Tuesday, April 7, 2015

The Lost Baggage of Silvia Guzmán – Mike Robbins

We need to talk about this baggage!

I read this twice; the first time I got a little side-tracked by the story within a story – the book written by Tom; back to him later. The second time though, I read for the sheer pleasure of the South American descriptions, the happy coincidences, and the satisfaction of knowing that everything turned out just as it should, much like it does in a Kate Atkinson novel. The violence, rape, hypocrisy, poverty, drugs, and plain meanness of this world are not spared us. The reality is that refugees are refugees for a reason – and these reasons frequently have their origin in the habits and behaviours of those of us in “developed” countries. Robbins doesn’t hesitate to point this out, and the message is even more timely and relevant today than it was back in the early 1990’s when this book was originally written.
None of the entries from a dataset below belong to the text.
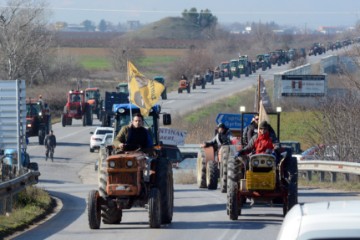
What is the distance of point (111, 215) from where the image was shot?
18047 millimetres

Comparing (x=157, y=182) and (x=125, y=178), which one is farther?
(x=157, y=182)

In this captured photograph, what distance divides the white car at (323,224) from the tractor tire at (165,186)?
11975mm

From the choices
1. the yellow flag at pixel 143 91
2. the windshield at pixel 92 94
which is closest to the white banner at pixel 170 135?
the yellow flag at pixel 143 91

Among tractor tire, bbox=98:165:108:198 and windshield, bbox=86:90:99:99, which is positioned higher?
windshield, bbox=86:90:99:99

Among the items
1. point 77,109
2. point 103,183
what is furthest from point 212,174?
point 77,109

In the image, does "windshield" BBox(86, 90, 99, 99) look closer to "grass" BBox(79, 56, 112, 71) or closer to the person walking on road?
the person walking on road

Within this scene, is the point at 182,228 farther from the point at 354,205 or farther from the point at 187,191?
the point at 354,205

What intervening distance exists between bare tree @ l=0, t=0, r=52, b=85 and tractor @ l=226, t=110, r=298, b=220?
58.1 metres

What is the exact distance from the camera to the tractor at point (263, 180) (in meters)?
17.5

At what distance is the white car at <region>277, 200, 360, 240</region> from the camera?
4949 millimetres

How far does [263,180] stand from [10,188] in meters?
4.66

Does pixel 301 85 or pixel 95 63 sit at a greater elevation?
pixel 95 63

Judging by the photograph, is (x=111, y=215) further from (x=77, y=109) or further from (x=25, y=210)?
(x=77, y=109)

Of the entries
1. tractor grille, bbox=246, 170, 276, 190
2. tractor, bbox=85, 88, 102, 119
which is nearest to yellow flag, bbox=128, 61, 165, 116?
tractor grille, bbox=246, 170, 276, 190
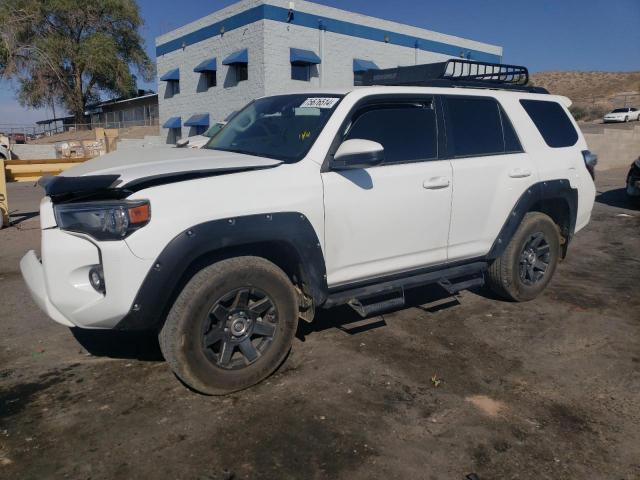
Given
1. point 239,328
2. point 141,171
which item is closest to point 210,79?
point 141,171

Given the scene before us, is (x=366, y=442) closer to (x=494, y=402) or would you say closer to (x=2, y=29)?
(x=494, y=402)

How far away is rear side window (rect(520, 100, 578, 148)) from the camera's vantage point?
4.99 meters

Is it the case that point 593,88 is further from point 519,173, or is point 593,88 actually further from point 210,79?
point 519,173

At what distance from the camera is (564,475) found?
252 cm

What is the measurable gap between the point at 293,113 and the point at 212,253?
1438 mm

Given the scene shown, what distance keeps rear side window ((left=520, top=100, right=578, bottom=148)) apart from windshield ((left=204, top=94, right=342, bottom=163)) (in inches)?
87.9

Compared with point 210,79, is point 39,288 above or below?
below

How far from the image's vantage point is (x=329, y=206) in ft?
11.3

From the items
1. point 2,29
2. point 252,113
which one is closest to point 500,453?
point 252,113

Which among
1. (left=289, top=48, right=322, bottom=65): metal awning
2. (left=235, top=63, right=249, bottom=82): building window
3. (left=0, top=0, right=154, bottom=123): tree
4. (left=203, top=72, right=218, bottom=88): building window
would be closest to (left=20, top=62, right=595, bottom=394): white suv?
(left=289, top=48, right=322, bottom=65): metal awning

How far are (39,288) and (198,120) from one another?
2396 cm

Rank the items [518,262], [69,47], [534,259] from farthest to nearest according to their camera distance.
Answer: [69,47]
[534,259]
[518,262]

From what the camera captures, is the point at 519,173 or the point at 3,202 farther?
the point at 3,202

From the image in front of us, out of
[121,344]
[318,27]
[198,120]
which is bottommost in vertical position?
[121,344]
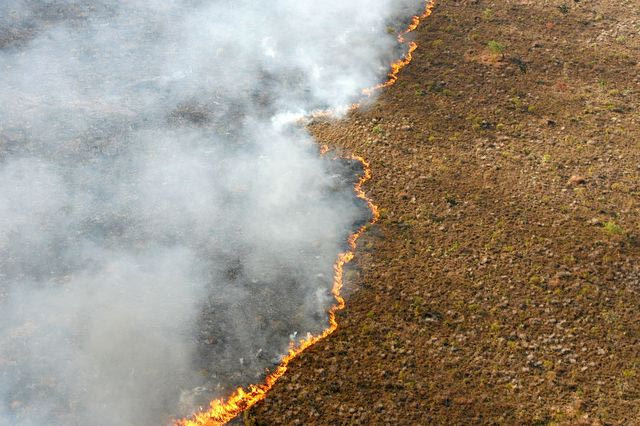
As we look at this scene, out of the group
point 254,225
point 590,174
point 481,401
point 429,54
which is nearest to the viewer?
point 481,401

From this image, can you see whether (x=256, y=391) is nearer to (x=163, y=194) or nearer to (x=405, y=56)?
(x=163, y=194)

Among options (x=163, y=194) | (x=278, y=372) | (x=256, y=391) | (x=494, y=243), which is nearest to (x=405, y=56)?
(x=494, y=243)

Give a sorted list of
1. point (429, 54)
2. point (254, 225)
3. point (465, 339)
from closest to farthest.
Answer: point (465, 339)
point (254, 225)
point (429, 54)

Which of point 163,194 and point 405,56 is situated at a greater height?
point 405,56

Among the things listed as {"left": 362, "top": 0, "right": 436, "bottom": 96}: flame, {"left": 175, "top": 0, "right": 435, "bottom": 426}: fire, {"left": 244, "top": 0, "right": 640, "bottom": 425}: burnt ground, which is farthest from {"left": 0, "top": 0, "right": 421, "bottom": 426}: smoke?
{"left": 244, "top": 0, "right": 640, "bottom": 425}: burnt ground

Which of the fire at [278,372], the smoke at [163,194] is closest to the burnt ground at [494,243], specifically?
the fire at [278,372]

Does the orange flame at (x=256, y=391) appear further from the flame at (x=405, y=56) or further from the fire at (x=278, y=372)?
the flame at (x=405, y=56)

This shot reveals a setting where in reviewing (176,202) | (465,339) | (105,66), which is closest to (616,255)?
(465,339)

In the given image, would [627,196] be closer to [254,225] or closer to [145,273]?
[254,225]
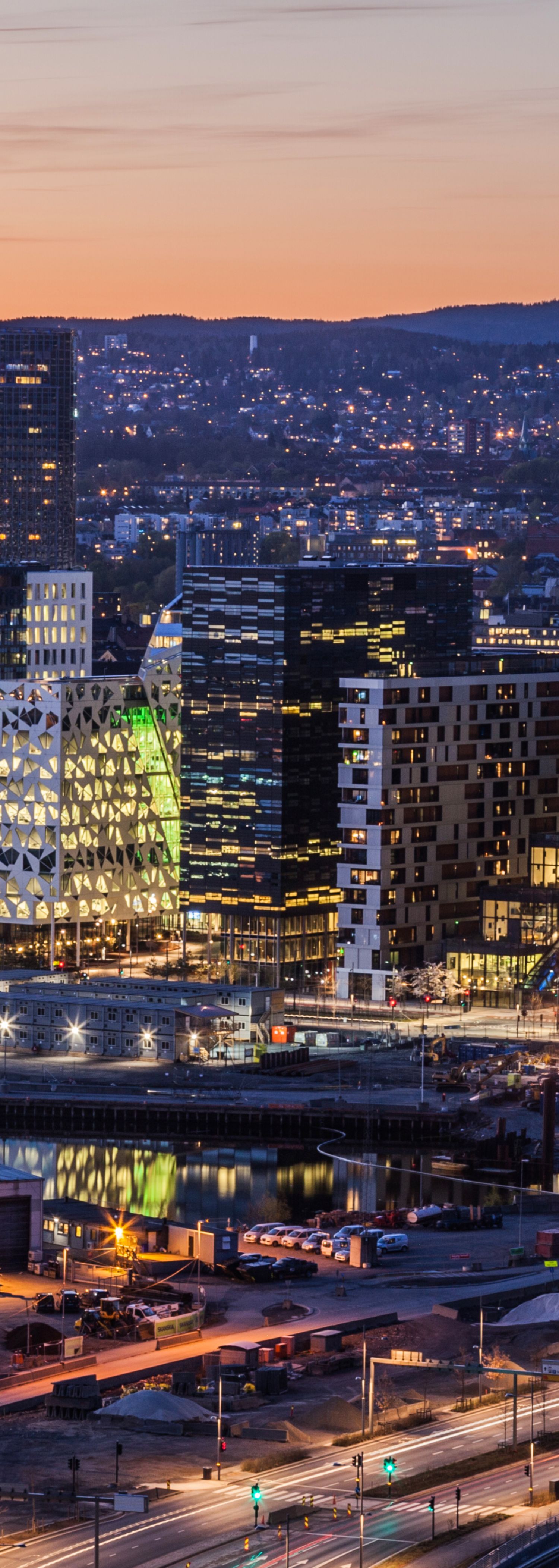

This is the story of Silvia, a refugee from an unnamed South American country who winds up in London after her father is murdered. Her story is every refugee’s: one of  fear, confusion, and a life in limbo. Today the British government (and several others, noticeably Australia’s) would most likely shove her into a detention camp to suffer humiliation for an unknown length of time. In our novel, Silvia is taken up by Harriet and Tom, wealthy and hypocritical “do-gooders” who see the chance of a free “au-pair” to look after their young son. Through carefully constructed flash-backs we learn Silvia’s story. The vibrant descriptions of her life back home transport us to South America. Robbin’s skill takes us immediately and vividly into her home and her life, the car journeys with her family, the terrifying bus trip to escape the murderous military. His acute sense of place is no less effective when describing London locations and characters. Tom is the anti-hero, an egotistical writer so wrapped up in himself and his work that he utterly fails to notice in Silvia the intelligence and talent that she possesses in vastly superior quantities to his own. My only criticism is that although I understand the desired irony of the story within a story, I would have preferred a stronger focus on Silvia’s world (in all aspects), and a different way to point out Tom’s less than stellar qualities.

In his introduction Robbin’s points out that “any book is of its time and is best left there.” I beg to differ – the issue of refugees is, if anything, even more relevant today. I would like to see this book, with a bit of work, possibly longer, republished. These are issues that we all need to be talking about.